#113381 - 27/08/2002 20:14
jEmplode 42 pre 5
|
pooh-bah
Registered: 09/09/2000
Posts: 2303
Loc: Richmond, VA
|
http://www.jempeg.org/jemplode20-stonecutters.jar
What's New:
1) Added CTIME tag support
2) Fixed copying from search soups that talk about "refs" (pasting would increment the refs and remove the node from the selection causing all the others to be off by one)
3) Transient soups colorize
4) fixed weird problem with refs soup w/ importing new tunes (just imported tunes would get stuck into refs = 0 soup for an instant, but just long enough to get synced). It would get cleaned up the next time automagically, but it turned the refs = 0 soup red. Kind of annoying. It's fixed.
5) Database wide deduping on import. This defaults to on, but you can turn it off in options. Basically, I compute a CRC32 on the data (i.e. non-tag) portion of the tune and append the length of that section to the CRC and use that as the hash for the tune. This hash is stored in a new tag for imported tunes called "hash". When a database is downloaded, i keep a Hashtable of Hash=>Node mappings so I can lookup a node at import time. This uses up more RAM (maybe 30 or so bytes per hashed tune) at jEmplode runtime and you take a performance hit at import time to compute the hash. I tried MD5 originally but WOW was it slow. I'm very curious to hear how this works for people and if they get false positives for duplicates.
6) Because of #5, mcomb's wish to have soup imports dedupe comes true.
Known Issues:
Still not checking for loops when you paste a playlist. For some reason I can't bring myself to actually focus and write this code ... Oh well.
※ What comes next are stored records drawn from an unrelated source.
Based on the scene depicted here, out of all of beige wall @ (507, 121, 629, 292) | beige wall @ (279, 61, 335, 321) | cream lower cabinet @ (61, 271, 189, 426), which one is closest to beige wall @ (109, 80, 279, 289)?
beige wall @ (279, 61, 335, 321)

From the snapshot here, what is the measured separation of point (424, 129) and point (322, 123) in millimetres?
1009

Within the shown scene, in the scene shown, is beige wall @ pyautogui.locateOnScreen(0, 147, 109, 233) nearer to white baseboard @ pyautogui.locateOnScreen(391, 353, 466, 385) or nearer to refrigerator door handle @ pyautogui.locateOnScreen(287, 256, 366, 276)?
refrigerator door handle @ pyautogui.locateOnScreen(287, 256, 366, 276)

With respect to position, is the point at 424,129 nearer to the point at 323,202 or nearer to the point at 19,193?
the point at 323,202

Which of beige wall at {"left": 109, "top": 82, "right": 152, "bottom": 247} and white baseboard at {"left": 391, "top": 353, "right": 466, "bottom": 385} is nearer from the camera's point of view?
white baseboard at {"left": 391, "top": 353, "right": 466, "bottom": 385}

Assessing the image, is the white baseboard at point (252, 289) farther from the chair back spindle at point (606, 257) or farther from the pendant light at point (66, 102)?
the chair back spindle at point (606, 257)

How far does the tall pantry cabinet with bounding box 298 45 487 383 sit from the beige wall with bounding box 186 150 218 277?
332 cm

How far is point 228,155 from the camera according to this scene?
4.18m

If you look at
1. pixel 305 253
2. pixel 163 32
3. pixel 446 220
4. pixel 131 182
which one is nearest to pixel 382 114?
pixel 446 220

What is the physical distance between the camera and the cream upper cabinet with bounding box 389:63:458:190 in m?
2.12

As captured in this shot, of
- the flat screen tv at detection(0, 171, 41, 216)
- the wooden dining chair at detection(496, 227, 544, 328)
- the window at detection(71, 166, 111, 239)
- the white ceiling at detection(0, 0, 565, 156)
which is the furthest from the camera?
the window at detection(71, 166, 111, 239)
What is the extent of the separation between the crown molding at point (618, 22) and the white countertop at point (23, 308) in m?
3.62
I want to get the loop check in, and hear back from people about problems, then I'm calling this 42 and will likely also do an official release.
Mike
|
Top
|
|
|
|
#113383 - 27/08/2002 20:24
Re: jEmplode 42 pre 5
[Re: mschrag]
|
carpal tunnel
Registered: 25/12/2000
Posts: 16706
Loc: Raleigh, NC US
|
Basically, I compute a CRC32 on the data ... I tried MD5 originally but WOW was it slow. You might want to try Adler32. It should be faster than the CRC and it's built into Java (at least 1.3 and 1.4).
_________________________
Bitt Faulk
|
Top
|
|
|
|
#113384 - 27/08/2002 20:43
Re: jEmplode 42 pre 5
[Re: mschrag]
|
carpal tunnel
Registered: 23/09/2000
Posts: 3608
Loc: Minnetonka, MN
|
Ok here's the soup I am trying to do if someone could let me know if I can do it and how it would be great because I can't figure it out.
Artists
......0-E
........Albums
.............Tracks
......F-J
........Albums
..............Tracks
......K-O
.........Albums
..............Tracks
......P-T
.........Albums
..............Tracks
......U-Z
.........Albums
..............Tracks
Thanks again Mike for making all this cool stuff
_________________________
Matt
|
Top
|
|
|
|
#113385 - 27/08/2002 22:37
Re: jEmplode 42 pre 5
[Re: mschrag]
|
carpal tunnel
Registered: 24/01/2002
Posts: 3937
Loc: Providence, RI
|
and you take a performance hit at import time to compute the hash.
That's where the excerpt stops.